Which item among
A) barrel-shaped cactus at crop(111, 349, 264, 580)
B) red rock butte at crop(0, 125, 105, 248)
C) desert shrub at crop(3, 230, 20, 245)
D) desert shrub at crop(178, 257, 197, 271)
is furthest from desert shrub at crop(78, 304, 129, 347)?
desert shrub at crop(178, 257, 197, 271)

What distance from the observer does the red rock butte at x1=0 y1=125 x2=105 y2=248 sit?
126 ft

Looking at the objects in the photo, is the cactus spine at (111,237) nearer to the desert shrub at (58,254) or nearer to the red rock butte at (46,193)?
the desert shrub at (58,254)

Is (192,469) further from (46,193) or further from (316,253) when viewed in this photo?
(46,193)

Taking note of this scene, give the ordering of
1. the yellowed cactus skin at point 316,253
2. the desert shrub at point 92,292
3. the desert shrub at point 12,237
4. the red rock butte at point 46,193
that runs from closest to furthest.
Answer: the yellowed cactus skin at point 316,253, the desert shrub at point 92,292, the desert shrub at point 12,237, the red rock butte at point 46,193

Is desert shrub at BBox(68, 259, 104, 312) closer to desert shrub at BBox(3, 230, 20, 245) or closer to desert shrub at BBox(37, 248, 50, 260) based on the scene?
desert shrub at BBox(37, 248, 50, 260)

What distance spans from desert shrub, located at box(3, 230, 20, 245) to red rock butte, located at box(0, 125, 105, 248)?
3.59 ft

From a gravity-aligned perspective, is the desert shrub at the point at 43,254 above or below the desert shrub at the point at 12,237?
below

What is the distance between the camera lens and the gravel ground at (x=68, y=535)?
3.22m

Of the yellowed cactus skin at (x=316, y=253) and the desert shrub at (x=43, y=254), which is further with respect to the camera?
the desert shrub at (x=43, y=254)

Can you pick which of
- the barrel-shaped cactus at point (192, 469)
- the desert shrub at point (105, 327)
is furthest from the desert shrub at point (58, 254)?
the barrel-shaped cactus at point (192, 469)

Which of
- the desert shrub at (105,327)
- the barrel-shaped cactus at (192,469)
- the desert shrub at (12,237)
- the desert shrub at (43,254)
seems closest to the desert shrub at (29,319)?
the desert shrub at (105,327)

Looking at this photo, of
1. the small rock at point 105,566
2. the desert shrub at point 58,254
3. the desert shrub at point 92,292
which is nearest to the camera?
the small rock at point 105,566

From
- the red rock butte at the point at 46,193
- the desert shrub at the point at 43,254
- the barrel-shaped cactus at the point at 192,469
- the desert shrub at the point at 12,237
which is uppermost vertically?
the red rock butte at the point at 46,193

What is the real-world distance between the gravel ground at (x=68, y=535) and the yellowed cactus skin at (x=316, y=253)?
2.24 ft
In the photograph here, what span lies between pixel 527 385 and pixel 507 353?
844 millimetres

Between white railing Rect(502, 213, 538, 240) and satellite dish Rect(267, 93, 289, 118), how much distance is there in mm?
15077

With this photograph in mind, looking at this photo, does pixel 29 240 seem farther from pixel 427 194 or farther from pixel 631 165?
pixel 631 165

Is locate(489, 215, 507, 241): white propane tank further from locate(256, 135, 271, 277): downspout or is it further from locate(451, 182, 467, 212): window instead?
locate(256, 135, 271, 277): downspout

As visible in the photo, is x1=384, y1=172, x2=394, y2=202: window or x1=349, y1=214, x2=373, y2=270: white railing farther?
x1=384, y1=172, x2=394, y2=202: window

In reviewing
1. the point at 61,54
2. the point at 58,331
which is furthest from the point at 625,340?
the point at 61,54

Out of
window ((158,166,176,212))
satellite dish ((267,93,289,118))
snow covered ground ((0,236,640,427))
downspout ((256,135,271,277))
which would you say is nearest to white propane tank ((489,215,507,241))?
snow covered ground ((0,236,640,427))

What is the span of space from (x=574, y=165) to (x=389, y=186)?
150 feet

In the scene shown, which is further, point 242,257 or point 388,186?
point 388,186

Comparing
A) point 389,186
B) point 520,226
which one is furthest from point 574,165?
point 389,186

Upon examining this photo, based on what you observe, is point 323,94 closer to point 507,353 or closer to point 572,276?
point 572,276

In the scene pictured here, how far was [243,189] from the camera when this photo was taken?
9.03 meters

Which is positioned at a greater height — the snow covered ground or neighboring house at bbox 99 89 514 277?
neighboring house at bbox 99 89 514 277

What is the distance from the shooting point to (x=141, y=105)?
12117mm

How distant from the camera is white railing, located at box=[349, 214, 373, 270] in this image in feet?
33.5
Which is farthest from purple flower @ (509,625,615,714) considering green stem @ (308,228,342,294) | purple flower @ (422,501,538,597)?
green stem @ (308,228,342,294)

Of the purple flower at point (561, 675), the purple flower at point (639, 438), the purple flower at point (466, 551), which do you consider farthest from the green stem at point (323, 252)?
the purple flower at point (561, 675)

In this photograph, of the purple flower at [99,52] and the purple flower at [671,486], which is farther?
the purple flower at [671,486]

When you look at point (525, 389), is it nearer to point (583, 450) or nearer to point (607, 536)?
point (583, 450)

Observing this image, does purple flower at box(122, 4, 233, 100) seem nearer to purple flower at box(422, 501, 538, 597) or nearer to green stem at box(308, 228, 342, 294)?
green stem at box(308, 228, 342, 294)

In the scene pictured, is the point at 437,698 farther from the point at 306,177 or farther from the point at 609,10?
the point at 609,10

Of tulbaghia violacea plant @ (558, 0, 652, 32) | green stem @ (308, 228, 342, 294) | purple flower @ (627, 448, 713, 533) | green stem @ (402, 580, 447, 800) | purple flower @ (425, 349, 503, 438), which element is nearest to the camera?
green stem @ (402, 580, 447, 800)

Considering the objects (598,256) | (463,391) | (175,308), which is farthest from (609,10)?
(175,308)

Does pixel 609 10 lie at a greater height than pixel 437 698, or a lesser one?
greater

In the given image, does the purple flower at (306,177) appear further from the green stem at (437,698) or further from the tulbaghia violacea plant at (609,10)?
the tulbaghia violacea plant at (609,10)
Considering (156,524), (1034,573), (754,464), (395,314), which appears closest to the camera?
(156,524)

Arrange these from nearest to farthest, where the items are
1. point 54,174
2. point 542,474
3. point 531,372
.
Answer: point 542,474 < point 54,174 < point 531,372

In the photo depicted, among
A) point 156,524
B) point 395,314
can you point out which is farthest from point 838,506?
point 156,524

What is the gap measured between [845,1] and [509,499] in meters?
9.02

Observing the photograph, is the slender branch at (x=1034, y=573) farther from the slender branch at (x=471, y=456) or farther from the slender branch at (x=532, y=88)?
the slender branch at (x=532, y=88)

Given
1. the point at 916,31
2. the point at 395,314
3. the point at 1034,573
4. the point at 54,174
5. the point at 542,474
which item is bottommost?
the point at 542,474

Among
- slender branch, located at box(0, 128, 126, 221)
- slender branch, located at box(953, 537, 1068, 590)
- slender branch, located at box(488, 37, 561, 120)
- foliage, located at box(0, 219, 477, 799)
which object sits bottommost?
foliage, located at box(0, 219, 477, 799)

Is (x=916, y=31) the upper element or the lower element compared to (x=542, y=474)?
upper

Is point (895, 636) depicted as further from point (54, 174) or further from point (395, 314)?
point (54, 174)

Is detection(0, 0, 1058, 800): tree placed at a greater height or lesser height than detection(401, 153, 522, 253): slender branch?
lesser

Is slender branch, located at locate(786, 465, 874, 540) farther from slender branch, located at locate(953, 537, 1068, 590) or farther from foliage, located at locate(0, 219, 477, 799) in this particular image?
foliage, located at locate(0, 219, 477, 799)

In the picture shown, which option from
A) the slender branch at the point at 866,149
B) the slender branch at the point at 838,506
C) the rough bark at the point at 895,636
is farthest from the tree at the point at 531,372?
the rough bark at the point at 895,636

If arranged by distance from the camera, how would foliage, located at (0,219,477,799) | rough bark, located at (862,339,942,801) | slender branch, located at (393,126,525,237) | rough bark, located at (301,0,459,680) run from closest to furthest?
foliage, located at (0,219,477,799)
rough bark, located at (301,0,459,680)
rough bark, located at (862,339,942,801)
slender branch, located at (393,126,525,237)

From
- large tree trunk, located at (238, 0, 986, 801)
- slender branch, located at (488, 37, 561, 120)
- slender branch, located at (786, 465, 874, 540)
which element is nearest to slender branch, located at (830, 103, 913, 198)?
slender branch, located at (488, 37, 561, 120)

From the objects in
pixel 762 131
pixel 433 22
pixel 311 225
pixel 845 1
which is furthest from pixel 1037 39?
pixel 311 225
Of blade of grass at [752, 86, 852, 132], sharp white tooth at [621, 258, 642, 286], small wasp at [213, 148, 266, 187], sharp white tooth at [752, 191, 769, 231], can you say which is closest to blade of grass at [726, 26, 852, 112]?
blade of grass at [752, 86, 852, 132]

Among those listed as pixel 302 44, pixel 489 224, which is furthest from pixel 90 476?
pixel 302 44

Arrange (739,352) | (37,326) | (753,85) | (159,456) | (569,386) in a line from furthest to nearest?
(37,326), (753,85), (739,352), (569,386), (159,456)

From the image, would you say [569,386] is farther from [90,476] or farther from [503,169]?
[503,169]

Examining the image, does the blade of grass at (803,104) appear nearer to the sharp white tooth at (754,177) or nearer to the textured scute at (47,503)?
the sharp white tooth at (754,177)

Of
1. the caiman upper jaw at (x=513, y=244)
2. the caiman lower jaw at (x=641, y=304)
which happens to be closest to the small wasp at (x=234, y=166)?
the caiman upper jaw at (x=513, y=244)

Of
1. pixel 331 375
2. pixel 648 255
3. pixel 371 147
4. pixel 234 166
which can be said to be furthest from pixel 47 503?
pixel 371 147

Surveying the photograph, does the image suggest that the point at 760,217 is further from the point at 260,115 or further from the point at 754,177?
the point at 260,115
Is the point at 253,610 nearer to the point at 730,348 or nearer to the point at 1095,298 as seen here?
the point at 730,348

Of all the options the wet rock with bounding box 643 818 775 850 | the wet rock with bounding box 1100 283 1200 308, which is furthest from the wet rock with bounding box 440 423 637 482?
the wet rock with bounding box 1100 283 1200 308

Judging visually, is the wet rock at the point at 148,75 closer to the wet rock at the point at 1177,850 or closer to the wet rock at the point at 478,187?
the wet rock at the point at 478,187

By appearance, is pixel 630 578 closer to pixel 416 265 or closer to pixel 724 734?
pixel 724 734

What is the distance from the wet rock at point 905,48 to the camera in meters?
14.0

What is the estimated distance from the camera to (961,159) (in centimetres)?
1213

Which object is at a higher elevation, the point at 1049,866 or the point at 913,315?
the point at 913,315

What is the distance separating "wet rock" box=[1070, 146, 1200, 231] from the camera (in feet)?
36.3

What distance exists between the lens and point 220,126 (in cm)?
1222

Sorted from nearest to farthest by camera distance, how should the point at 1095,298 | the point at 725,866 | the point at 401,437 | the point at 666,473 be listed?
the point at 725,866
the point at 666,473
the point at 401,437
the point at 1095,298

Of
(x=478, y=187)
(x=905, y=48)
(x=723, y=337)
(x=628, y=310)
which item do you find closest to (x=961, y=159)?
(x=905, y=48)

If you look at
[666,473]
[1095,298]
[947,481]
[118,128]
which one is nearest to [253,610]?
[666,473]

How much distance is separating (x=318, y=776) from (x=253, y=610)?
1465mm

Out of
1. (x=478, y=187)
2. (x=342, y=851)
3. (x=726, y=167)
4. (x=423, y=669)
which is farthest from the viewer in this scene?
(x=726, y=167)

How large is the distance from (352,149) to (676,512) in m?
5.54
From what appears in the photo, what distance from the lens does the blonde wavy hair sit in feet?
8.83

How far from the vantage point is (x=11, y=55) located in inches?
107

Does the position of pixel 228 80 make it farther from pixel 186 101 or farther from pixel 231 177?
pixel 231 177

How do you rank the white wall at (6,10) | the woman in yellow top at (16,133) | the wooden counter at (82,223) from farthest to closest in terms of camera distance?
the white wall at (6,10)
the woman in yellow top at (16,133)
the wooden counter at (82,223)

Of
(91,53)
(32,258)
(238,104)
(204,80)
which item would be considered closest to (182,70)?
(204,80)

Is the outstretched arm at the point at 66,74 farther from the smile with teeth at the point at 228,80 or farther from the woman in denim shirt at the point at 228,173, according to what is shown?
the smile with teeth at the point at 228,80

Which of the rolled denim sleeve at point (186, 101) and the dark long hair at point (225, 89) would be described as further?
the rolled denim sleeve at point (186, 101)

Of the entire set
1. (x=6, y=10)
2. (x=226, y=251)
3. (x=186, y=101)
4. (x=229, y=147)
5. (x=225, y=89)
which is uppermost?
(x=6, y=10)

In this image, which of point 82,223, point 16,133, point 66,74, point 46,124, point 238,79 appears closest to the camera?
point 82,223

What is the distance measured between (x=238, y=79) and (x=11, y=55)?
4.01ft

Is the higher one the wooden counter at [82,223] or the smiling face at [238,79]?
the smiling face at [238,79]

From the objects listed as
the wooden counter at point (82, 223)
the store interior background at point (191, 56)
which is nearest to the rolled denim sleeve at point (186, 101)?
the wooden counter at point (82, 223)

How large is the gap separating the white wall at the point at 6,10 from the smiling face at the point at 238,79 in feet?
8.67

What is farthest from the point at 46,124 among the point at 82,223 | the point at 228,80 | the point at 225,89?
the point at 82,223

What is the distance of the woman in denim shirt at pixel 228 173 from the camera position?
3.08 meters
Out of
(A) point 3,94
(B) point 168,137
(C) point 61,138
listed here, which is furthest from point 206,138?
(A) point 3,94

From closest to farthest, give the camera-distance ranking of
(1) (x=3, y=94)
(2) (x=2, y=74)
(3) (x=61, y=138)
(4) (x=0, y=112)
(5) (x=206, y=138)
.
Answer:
○ ○ ○ ○ ○ ○ ○
> _WHAT YOU HAVE TO DO_: Exactly reproduce the lines beginning with the one that contains "How large is the gap" and ending with the last line of the material, both included. Leave out everything else.

> _ANSWER TO THE TASK_:
How large is the gap separating the white wall at the point at 6,10 from the smiling face at the point at 238,79 in feet?
8.67

What is farthest from the point at 46,124 among the point at 82,223 | the point at 228,80 | the point at 225,89?
the point at 82,223

What is the distance of the woman in denim shirt at pixel 228 173 from the camera position?
3.08 meters
Out of
(A) point 3,94
(B) point 168,137
(C) point 61,138
listed here, which is furthest from point 206,138?
(A) point 3,94

From closest to farthest, give the camera-distance ranking of
(1) (x=3, y=94)
(2) (x=2, y=74)
(3) (x=61, y=138)
(4) (x=0, y=112)
(5) (x=206, y=138)
.
Answer:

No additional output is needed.